You never get use to it, but you learn to ignore it after a while.
Or at least try to.

Like when I have tried for apprenticeships, more than a few times
have I been welcomed to come and talk to jewelers, but being as I
don’t want to lie or mislead them, I tell them about my problem. That
is where to conversation turns. I’ve had people immediately say
things like they have ADD or Dyslexia, or, I have a bad back I know
what you mean. I really don’t know why they say this, but its usually
followed by followed by, "we really don’t have time to train anyone."
Then I think, but you told me to come in and see you about one?

Now some of those same people have turned out to be good friends and
have helped me if I ever had a jewelry related question, but I doubt
I would ever see anyone with a disability work for them. I think a
lot of it has to do with the jewelry Image as much as not
understanding disabilities. High class and perfection. is a common
theme that jewelers portray. Which is good because I doubt anyone
would by from a store that promoted low class and sloppy work * lol *
Even though I don’t have the type cast look of a disabled person, I
still am, and that is enough to turn them off me. In a way, I
understand it, as they are just doing what they feel if good for
their business, and that is how they make a living. One of the things
I always do, and my X wife hated it, was try to look at things from
both sides. I try to understand why a person would say or do
something when there is a problem. I find it does 2 major things for
me. One is that the time I spend considering all the ways one might
approach a situation, I cool off myself. And Second, If I look at it
from their view point, I have a much better chance at, at least
calming the situation. I don’t assume every thing can come out to my
benefit, but at least to the point where I don’t get punched ! * lol

Thanks to everyone here for the encouragement and ideas. It has been
a great help

One thing I have learned over the years (over 60) is that ignorance
is curable, and stupidity is for forever.
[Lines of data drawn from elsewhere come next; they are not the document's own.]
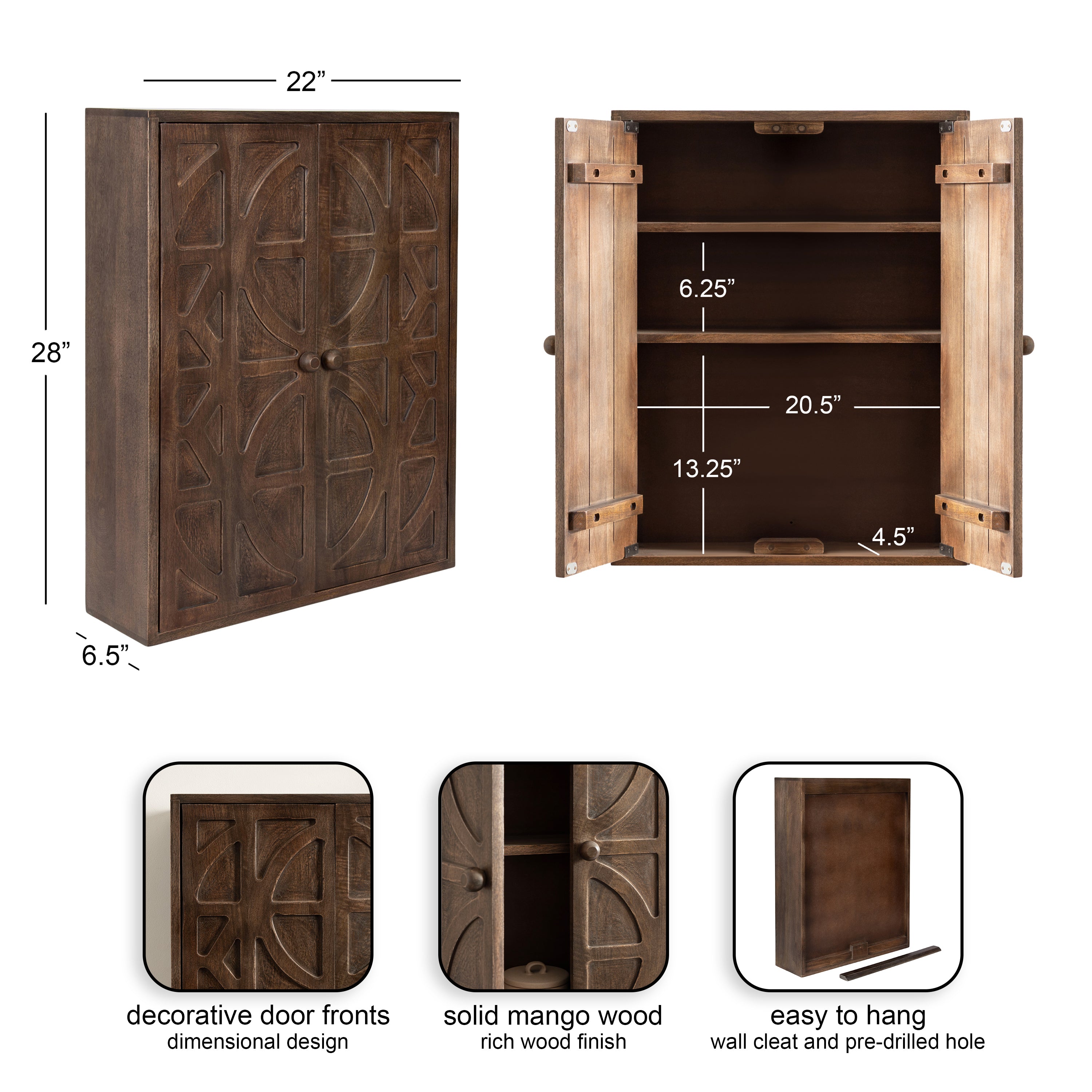 22”

28”

6.5”

6.25”

20.5”

13.25”

4.5”

decorative door fronts
dimensional design

solid mango wood
rich wood finish

easy to hang
wall cleat and pre-drilled hole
How close is Washington University in St. Louis to where you live ?
This school used to have a great metals program maybe it still does,
and your vo rehab would have less problems accepting your
application to that school.

Gail

Gail

Washington University Use to have a great metals program. Like many
universities here in St Louis, they dropped it. Maryville, a private
university ( big bucks) has a great program. SIUE in Edwardsville
Illinois about 25 minutes from St. Louis has a great program as
well.But because I live in Missouri and SIUE in Illinois, it would
cost about the same to go to Maryville, whose instructors trained
under the same main instructor at SIUE) SIUC, Carbondale Illinois is
world famous for its jewelry program, but that is really to far and
to expensive, once again, I"m out of state there.

There is an independent place in St. Louis called Craft Alliance. It
has pretty good jewelry classes, but they are kind of expensive for
me. I emailed them about financial aid and other options, but have
not heard back yet. Who knows, I might get lucky one of these days.
But until then, I just keep on looking around and practicing in my
basement and hope something happens.